Excerpt provided:
At an intersection after I got off the interstate, the SUV in front of me signaled a left turn, then a right, then a left, then nothing, then a left, and then she slowly drove forward when the person who, rather than go through the intersection sat there being polite, I assume waiting to see which way the SUV would finally turn, as a line of cars gathered behind her.
There are rules at four way stops regarding whose turn it is. The first one goes first, and people go forward in the order in which they arrived at the four-way stop. Two cars arriving at approximately the same time meant the first on truly there goes first while with tied arrivals the car to your right has the right of way. When I got to a four-way intersection I was the second car in my lane, just behind an SUV whose driver decided to sit there waving on the cars in the other three streets for two each street throwing off the order and introducing confusion as to whose turn came after she finally proceeded so the guy behind me who should have been the fifth car through the intersection in normal rotation had to wait for twice as many cars after the traffic at the intersection had to figure out whose turn it was to go. After the SUV in front of me finally went, the car behind still had to wait for me to go and then the other three streets who followed the rule before he finally got to go.
And YES, I checked when I was able to see the SUV drivers and they all had three things in common. They were young mothers driving a vehicle that was scary to drive and over whose dashboard they could hardly see and many had stick figure families on the back window.
Stopping for gas added to the day’s experience as I, like the cars behind me signaled and began the left hand turn into the gas station when the SUV at the front got just over the sidewalk part of the entrance and stopped apparently to decide what to do next causing the cars behind to have to stop while blocking the two lanes until she finally proceeded to one of the four empty pumps.

Data for review:
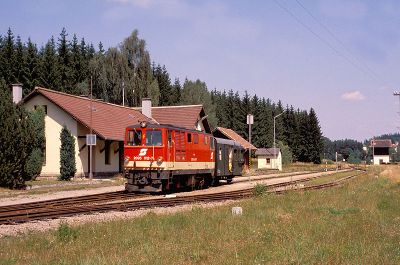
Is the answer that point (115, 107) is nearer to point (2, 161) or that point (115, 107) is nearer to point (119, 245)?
point (2, 161)

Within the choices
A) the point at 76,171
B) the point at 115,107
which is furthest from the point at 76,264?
the point at 115,107

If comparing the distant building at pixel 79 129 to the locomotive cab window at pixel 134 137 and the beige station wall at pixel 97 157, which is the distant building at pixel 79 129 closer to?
the beige station wall at pixel 97 157

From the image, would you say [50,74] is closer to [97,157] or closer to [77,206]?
[97,157]

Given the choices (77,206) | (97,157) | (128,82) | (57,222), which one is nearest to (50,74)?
(128,82)

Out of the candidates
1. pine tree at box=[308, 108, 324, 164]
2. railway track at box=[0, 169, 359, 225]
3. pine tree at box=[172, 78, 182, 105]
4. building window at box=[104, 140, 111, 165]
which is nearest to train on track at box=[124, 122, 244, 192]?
railway track at box=[0, 169, 359, 225]

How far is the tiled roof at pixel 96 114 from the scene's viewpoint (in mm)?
35469

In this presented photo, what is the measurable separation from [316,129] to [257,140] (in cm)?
1336

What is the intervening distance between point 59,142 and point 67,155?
1.74 metres

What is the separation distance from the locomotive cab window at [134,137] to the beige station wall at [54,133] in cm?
1387

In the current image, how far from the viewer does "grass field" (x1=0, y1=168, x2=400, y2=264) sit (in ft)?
25.8

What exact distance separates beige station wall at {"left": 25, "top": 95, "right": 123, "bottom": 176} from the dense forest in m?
7.05

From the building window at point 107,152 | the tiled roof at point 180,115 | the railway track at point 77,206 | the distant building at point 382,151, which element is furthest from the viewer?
the distant building at point 382,151

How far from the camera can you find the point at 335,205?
16.8m

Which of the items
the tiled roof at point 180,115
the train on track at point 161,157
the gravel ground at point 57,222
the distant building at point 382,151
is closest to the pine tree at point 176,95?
the tiled roof at point 180,115
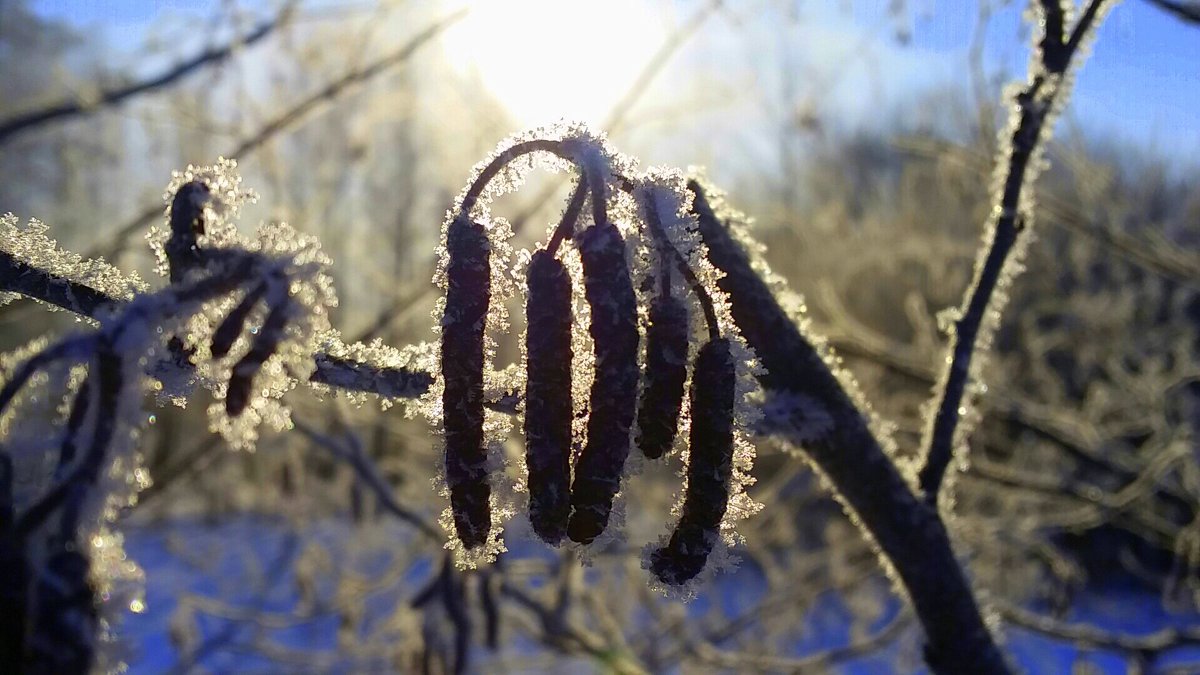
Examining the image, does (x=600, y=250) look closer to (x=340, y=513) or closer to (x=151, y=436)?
(x=340, y=513)

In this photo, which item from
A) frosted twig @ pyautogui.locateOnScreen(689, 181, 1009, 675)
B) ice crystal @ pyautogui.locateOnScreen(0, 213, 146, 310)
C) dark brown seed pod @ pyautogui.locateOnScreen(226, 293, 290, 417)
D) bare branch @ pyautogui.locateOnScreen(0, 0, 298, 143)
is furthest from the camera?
bare branch @ pyautogui.locateOnScreen(0, 0, 298, 143)

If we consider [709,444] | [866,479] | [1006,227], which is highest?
[1006,227]

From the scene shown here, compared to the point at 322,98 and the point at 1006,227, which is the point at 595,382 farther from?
the point at 322,98

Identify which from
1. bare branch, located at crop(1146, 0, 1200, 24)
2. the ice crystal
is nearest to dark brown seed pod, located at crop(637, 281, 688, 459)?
the ice crystal

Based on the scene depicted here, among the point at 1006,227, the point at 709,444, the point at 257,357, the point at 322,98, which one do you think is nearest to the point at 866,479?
the point at 1006,227

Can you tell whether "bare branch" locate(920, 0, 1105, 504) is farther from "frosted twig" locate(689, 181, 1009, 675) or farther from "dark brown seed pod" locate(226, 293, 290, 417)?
"dark brown seed pod" locate(226, 293, 290, 417)

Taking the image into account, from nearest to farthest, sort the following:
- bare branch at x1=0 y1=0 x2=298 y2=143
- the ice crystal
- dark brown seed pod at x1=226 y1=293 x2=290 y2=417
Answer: dark brown seed pod at x1=226 y1=293 x2=290 y2=417, the ice crystal, bare branch at x1=0 y1=0 x2=298 y2=143
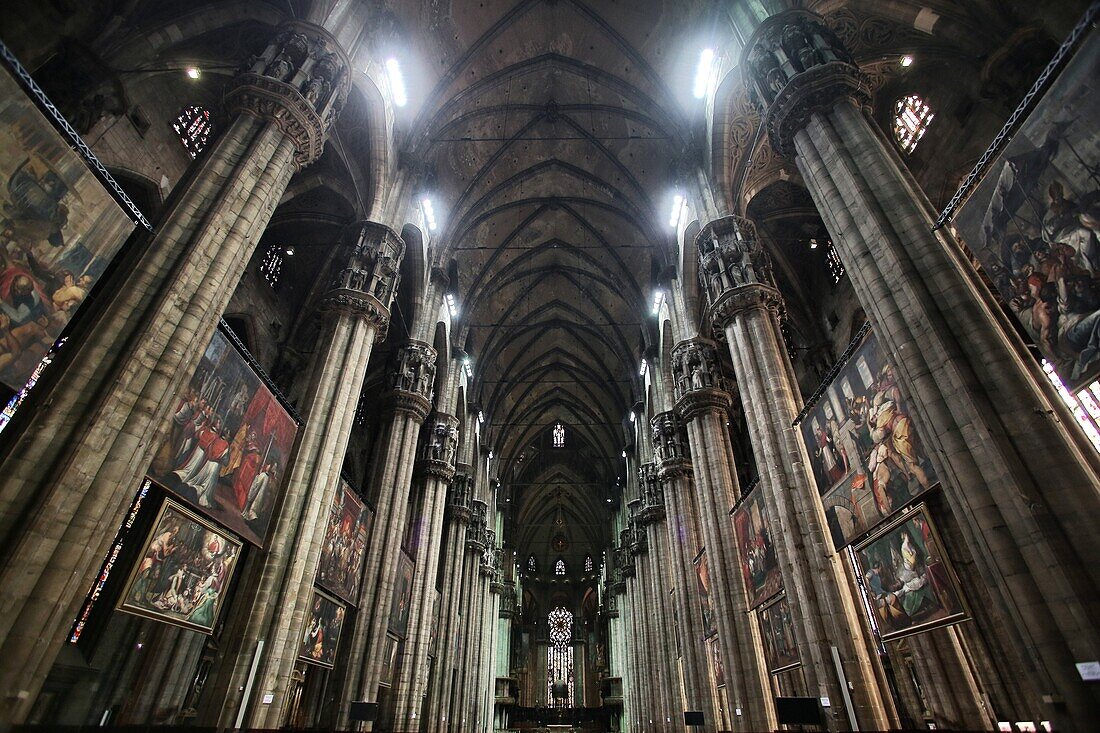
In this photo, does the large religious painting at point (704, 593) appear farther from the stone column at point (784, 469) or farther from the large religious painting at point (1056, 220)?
the large religious painting at point (1056, 220)

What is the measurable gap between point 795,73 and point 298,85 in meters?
8.61

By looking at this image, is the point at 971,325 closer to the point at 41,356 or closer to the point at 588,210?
the point at 41,356

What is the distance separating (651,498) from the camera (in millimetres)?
25125

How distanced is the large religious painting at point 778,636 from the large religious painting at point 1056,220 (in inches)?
289

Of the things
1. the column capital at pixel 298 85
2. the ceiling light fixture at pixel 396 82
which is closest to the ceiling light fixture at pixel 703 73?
the ceiling light fixture at pixel 396 82

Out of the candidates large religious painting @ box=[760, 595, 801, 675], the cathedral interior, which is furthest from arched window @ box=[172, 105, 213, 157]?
large religious painting @ box=[760, 595, 801, 675]

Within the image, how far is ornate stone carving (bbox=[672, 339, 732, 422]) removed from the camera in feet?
54.2

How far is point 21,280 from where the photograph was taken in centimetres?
545

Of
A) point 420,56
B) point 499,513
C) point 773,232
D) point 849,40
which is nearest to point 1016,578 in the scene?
point 849,40

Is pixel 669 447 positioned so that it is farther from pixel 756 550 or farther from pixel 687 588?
pixel 756 550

Requirement 1:
Using the account of driving behind SUVs, answer each question.
(a) At a four-way stop, which car has the right of way when arrivals are tied?
(b) How many empty pumps were at the gas station?
(c) What did many of the SUVs have on the back window?
Requirement 2: Carry on with the account of driving behind SUVs, picking up after its last sentence.
The rows have no connection to the account of driving behind SUVs.

Output 1:
(a) The car to your right.
(b) Four.
(c) Stick figure families.

Output 2:
As I and the car behind me pulled up to the pumps, a red SUV came charging from the opposite direction and pulled up to the pump a car that entered behind me had been heading toward at a careful pace forcing him to have to wait. To make this impolite action worse, the driver of the SUV turned off her engine, opened to door, looked back to the pump, judged that she was not properly up to the pump, restarted her engine and backed up a bit. Shutting off the engine she repeated this and moved the SUV forward, then back until she was pleased. She turned of her engine, opened the door, and then sat in her car and made a phone call which she was still making while I finished pumping my gas and ran into the store to get a lottery ticket.
Finally got home after upon getting to a traffic light, I had to sit behind an SUV whose driver was allowing the cars on the cross street make their right on red turns while the SUV, me, and the cars behind me were kept from moving forward when the light had turned green for us. Having done her charity work, and wanting to get somewhere, the SUV in front finally crawled through the intersection leaving all the cars behind stuck at the light.
The intersection nearest my apartment means I take two successive rights and I am in my building’s parking lot. There is a McDonalds at that corner, and when the light changed as I waited the SUV at the front of the line rounded the corner, stopped at the entrance of Micky D’s just around the corner and the driver waved on all cars coming the other way that were signaling a turn into that parking lot and when they were all in it, only then turned on her signal to indicate she too was going in, but was unable to as all the cars she had let in formed a line from the drive-thru o the entrance. She was the only vehicle to get through the light.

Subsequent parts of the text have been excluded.